Excerpted text ->
Crucially, if simplicity and clarity in the system was the priority then an hours-based method for calculating annual leave would be the clear winner and leave would accumulate at a set rate, for example, at 8 per cent for each hour worked (for salaried workers, this would apply to the hours set out in the employment agreement plus paid overtime). Leave use would also be measured in hours. MBIE's assessment is plain: this is the "preferred option [when] simplicity is prioritised".
In contrast, under the current system and enduring through the revisions the Government ultimately announced this week, annual holiday entitlements are calculated, taken, and paid in weeks, or portions of weeks. This involves considerable complexity for anyone whose work entails variable hours and pay arrangements.
Business and payroll providers have called loudly for the simple hours-based system. Even the Department of Internal Affairs, as a voice for the bureaucracy's payroll providers, appears to favour the method (Cabinet papers note it called for more "certainty, transparency and practicality" than the Government's planned changes to the act promise.
The problem is that the unions don't like it and therefore the Government's taskforce could not agree to recommend it. The unions don't like it because - while it would make most employees better off, and everyone would be able to get their heads around their own leave entitlements - it would make those who increase their hours and want to take annual holidays soon after, a little worse off. And by comparison, it would make more employees worse off than sticking with the weeks-based method.
Within the context of changes to the Holiday Act it's strange that the Government didn't have the backbone to favour enduring simplicity. After all, the suite of overall changes to the act that it's adopted still delivers an estimated total of $281m in other benefits to employees, including earlier and wider access to bereavement, sick and family violence leave, as well as more annual holiday pay for employees returning from parental leave.
And in the context of the broader labour market changes the Government has in train, the resistance to any employee disadvantage is more dogmatic still.

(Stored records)

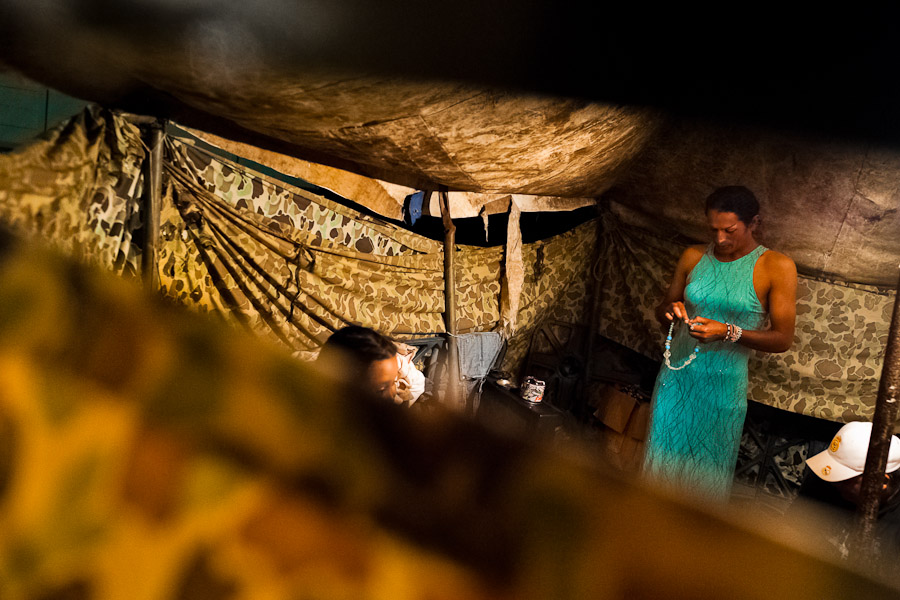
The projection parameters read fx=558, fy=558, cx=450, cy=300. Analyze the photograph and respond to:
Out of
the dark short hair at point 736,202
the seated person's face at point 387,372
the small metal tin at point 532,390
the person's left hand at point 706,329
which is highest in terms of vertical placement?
the dark short hair at point 736,202

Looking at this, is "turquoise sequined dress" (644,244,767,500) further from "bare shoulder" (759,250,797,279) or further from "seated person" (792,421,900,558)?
"seated person" (792,421,900,558)

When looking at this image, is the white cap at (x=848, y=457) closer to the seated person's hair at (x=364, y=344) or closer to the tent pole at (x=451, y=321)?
the seated person's hair at (x=364, y=344)

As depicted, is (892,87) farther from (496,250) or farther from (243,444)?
(496,250)

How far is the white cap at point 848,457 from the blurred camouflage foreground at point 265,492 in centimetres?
128

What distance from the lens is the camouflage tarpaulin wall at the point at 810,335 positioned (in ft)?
7.86

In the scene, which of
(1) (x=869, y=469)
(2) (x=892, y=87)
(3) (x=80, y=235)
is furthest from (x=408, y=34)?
(3) (x=80, y=235)

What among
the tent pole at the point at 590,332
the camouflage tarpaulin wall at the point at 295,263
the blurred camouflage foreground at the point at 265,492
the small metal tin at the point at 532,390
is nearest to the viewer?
the blurred camouflage foreground at the point at 265,492

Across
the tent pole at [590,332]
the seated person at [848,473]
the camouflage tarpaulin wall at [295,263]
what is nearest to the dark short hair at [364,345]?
the camouflage tarpaulin wall at [295,263]

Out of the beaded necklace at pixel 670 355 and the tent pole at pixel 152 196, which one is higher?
the tent pole at pixel 152 196

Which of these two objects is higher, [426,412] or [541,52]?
[541,52]

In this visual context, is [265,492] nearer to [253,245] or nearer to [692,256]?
[692,256]

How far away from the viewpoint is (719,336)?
1108 mm

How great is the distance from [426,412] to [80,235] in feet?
3.73

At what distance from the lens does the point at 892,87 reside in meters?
0.16
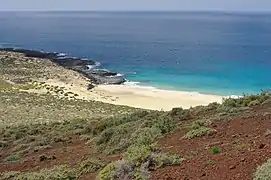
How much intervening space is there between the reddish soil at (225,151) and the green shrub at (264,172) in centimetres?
29

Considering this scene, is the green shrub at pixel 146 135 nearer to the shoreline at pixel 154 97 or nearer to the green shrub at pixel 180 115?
the green shrub at pixel 180 115

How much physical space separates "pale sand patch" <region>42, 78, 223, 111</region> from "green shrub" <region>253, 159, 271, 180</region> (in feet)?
122

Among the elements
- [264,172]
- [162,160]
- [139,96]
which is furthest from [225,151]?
[139,96]

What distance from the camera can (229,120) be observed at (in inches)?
558

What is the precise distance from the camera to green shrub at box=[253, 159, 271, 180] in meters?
7.88

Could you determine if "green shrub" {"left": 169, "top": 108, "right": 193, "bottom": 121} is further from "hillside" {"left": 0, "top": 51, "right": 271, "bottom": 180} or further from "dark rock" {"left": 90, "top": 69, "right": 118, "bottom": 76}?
"dark rock" {"left": 90, "top": 69, "right": 118, "bottom": 76}

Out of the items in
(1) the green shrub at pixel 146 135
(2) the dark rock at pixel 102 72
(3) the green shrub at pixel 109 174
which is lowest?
(3) the green shrub at pixel 109 174

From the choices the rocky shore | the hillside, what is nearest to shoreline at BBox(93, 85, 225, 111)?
the rocky shore

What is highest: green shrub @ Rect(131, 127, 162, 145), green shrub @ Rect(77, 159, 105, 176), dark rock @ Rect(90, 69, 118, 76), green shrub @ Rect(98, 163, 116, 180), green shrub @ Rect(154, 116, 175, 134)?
dark rock @ Rect(90, 69, 118, 76)

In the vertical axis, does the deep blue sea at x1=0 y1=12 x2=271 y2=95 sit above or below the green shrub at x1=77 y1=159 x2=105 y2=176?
above

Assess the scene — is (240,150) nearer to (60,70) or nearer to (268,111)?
(268,111)

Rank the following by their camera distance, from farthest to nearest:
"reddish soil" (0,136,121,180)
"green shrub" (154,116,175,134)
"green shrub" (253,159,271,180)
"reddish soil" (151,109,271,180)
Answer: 1. "green shrub" (154,116,175,134)
2. "reddish soil" (0,136,121,180)
3. "reddish soil" (151,109,271,180)
4. "green shrub" (253,159,271,180)

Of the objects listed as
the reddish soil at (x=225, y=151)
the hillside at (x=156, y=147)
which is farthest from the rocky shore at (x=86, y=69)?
the reddish soil at (x=225, y=151)

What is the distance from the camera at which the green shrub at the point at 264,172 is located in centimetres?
788
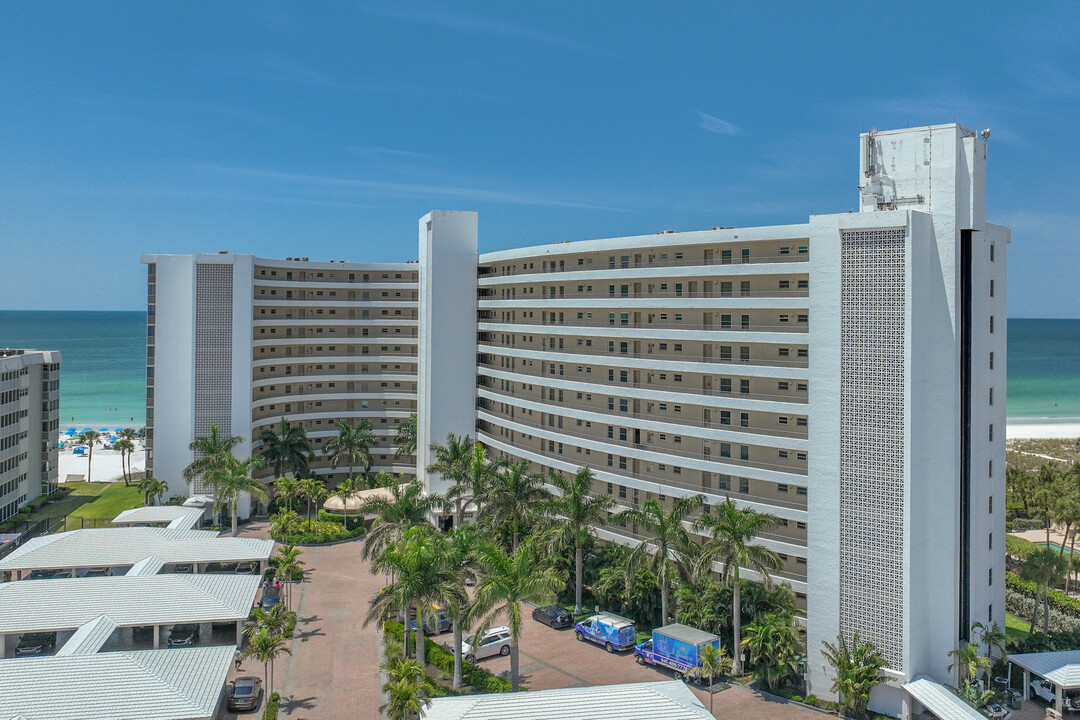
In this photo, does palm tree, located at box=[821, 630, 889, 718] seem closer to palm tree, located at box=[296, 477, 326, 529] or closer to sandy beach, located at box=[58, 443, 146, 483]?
palm tree, located at box=[296, 477, 326, 529]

Your task -> Write what comes next in the article on the Holidays Act changes, starting right after its final sentence. The entries have nothing to do with the article on the Holidays Act changes.

Exercise result ->
In the past six months alone, Minister Wood and Prime Minister Jacinda Ardern have confirmed they will layer on an additional $2 billion in payroll costs, close to 2 per cent of the country's salary and wage bill (MBIE based its cost estimates for the respective changes on the 2019 wage bill: $109b). All of that cost will be added to employers, while the benefit will flow to employees.
First there was the announcement by Ardern, during the election campaign last year, that in 2022 the Government will make Matariki a new public holiday. MBIE estimates the cost at $377m to $448m a year.
Immediately after the election, the newly minted Minister Wood introduced a bill to double employees' minimum sick leave entitlement, from 5 days to ten. That'll cost employers another $1b a year.
Hard on the heels of that announcement, the Cabinet pushed ahead with a 5.8 per cent hike to the minimum wage, scheduled for April 1, 2021. The cost: $216m a year. This despite MBIE's advice that Covid-19 effects on the economy remain highly uncertain, and that the Government should slash the contemplated wage hike down to an increase of just 1 per cent and delay implementation by six months to October this year. The Government, however, pressed on.
Intent on helping the "supermarket workers, cleaners and security guards" who have worked through Covid outbreaks, Minister Wood said at the time.
The irony is that with each step the Government takes to execute its doctrine of unstintingly favouring employees it pushes more determinedly on business, and employers generally, to reconsider their labour requirements.
Somewhere there is a tipping point, where efforts that are intended to benefit workers will actually discourage additional hiring and hurt the very people the Government intends to help.